● Raw data:

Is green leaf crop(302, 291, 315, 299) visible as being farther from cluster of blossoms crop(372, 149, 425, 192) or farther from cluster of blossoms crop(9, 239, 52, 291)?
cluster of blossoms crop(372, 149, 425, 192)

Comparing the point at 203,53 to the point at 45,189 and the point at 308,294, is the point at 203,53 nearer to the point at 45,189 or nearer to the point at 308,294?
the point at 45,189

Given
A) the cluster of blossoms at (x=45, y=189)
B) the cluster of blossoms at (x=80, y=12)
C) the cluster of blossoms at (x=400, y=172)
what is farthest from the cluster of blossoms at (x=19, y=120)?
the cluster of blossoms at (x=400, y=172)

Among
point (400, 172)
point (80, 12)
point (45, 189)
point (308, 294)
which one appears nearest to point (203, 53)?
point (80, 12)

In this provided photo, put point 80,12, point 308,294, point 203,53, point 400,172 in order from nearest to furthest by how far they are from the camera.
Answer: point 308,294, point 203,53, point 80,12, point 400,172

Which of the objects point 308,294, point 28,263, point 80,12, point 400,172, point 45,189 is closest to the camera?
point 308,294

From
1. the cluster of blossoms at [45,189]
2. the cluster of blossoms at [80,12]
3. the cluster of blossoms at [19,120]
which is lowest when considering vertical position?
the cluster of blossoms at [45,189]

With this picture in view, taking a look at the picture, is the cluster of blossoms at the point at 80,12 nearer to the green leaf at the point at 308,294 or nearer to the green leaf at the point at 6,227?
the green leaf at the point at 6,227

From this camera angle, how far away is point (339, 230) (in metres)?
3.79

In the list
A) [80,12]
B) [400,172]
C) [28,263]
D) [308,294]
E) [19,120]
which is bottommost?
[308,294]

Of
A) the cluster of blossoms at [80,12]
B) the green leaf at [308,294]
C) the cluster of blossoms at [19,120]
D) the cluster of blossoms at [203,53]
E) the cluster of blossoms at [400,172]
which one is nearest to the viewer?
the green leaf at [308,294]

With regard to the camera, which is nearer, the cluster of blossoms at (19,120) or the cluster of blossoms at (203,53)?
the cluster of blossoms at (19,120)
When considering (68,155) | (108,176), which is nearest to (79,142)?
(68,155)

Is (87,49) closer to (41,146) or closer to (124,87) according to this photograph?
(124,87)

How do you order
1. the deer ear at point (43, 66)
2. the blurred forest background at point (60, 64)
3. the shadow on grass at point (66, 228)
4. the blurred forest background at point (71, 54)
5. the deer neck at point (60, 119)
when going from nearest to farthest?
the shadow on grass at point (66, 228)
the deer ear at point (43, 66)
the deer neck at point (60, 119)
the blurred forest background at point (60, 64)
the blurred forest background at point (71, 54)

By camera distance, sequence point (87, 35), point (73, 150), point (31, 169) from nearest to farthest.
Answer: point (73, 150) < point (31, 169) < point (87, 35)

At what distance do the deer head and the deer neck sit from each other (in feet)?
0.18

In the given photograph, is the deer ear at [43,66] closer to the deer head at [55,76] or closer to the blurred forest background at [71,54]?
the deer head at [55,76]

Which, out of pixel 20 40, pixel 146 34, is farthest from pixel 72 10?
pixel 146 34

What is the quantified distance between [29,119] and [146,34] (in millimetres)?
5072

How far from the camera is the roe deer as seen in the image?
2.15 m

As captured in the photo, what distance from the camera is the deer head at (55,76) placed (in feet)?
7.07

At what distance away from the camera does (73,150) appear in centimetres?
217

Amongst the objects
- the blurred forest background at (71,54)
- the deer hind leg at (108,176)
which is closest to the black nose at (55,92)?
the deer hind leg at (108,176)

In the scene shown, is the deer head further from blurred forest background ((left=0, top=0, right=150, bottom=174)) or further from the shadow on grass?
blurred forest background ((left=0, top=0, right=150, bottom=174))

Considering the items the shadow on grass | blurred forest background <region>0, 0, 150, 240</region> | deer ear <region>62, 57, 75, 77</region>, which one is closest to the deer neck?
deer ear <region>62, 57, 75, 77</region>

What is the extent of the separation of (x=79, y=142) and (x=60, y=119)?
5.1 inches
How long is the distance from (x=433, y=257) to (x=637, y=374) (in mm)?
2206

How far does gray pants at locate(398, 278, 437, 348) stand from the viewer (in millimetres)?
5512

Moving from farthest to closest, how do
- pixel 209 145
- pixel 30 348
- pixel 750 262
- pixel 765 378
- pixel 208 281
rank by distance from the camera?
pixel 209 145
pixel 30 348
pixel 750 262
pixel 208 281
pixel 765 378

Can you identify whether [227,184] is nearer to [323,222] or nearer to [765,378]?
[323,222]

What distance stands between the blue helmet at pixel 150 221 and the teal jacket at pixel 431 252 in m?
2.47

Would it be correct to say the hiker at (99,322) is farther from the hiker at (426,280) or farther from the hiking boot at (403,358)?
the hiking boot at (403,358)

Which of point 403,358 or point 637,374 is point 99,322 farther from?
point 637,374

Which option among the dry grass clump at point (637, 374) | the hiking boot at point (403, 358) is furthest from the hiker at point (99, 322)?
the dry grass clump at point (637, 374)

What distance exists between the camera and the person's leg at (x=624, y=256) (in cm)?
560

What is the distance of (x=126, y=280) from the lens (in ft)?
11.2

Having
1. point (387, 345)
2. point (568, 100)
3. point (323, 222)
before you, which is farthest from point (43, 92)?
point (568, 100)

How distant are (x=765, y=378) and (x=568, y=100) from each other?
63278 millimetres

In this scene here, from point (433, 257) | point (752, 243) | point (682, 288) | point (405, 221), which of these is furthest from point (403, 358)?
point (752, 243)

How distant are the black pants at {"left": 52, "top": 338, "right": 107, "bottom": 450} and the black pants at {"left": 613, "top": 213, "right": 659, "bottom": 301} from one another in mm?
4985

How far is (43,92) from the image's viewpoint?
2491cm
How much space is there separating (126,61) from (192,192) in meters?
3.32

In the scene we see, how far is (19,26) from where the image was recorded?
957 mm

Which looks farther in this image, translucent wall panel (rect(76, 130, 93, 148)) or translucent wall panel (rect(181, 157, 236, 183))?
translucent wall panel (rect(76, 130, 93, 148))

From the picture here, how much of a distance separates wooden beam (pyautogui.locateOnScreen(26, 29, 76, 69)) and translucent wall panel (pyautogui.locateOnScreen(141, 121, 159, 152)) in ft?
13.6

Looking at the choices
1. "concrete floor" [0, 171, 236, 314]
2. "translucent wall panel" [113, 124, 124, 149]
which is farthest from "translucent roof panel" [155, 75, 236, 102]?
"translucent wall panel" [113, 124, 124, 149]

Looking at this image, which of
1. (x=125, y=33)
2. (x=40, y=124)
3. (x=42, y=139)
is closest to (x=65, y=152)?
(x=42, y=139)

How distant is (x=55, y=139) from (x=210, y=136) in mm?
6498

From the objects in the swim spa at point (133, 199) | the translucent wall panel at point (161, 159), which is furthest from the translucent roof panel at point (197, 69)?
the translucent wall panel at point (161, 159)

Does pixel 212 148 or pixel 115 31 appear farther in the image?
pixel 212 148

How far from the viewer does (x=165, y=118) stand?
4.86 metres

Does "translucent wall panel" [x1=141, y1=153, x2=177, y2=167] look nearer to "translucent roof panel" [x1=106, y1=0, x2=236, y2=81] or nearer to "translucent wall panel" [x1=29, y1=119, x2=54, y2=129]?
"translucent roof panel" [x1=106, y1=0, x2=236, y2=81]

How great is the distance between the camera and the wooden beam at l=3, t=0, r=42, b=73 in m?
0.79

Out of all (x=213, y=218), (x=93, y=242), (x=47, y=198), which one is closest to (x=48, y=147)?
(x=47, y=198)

● Task details: Extract every line from the one containing "How far is (43,92)" through the last line of the data, inclusive, exactly as written.

● Written response:
How far is (43,92) from the image's viewpoint?
2491cm
How much space is there separating (126,61) from (192,192) in meters?
3.32

In the scene we see, how far is (19,26) from where the image was recorded?
957 mm

Which looks farther in this image, translucent wall panel (rect(76, 130, 93, 148)) or translucent wall panel (rect(181, 157, 236, 183))?
translucent wall panel (rect(76, 130, 93, 148))

From the picture here, how much of a distance separates wooden beam (pyautogui.locateOnScreen(26, 29, 76, 69)) and translucent wall panel (pyautogui.locateOnScreen(141, 121, 159, 152)) in ft?
13.6

Looking at the choices
1. "concrete floor" [0, 171, 236, 314]
2. "translucent wall panel" [113, 124, 124, 149]
which is farthest from "translucent roof panel" [155, 75, 236, 102]?
"translucent wall panel" [113, 124, 124, 149]

Looking at this image, which of
1. (x=125, y=33)
2. (x=40, y=124)
3. (x=42, y=139)
is closest to (x=65, y=152)?
(x=42, y=139)

How distant is (x=55, y=139) from (x=210, y=136) in mm?
6498

From the objects in the swim spa at point (133, 199) | the translucent wall panel at point (161, 159), which is furthest from the translucent roof panel at point (197, 69)?
the translucent wall panel at point (161, 159)

Does pixel 212 148 or pixel 115 31 appear farther in the image?
pixel 212 148

How far from the viewer does (x=165, y=118) stand?
4.86 metres

Does "translucent wall panel" [x1=141, y1=153, x2=177, y2=167] look nearer to "translucent roof panel" [x1=106, y1=0, x2=236, y2=81] or nearer to "translucent wall panel" [x1=29, y1=119, x2=54, y2=129]?
"translucent roof panel" [x1=106, y1=0, x2=236, y2=81]

How great is the distance between the camera and the wooden beam at l=3, t=0, r=42, b=73 in m?
0.79

Out of all (x=213, y=218), (x=93, y=242), (x=47, y=198), which one is closest to (x=48, y=147)?
(x=47, y=198)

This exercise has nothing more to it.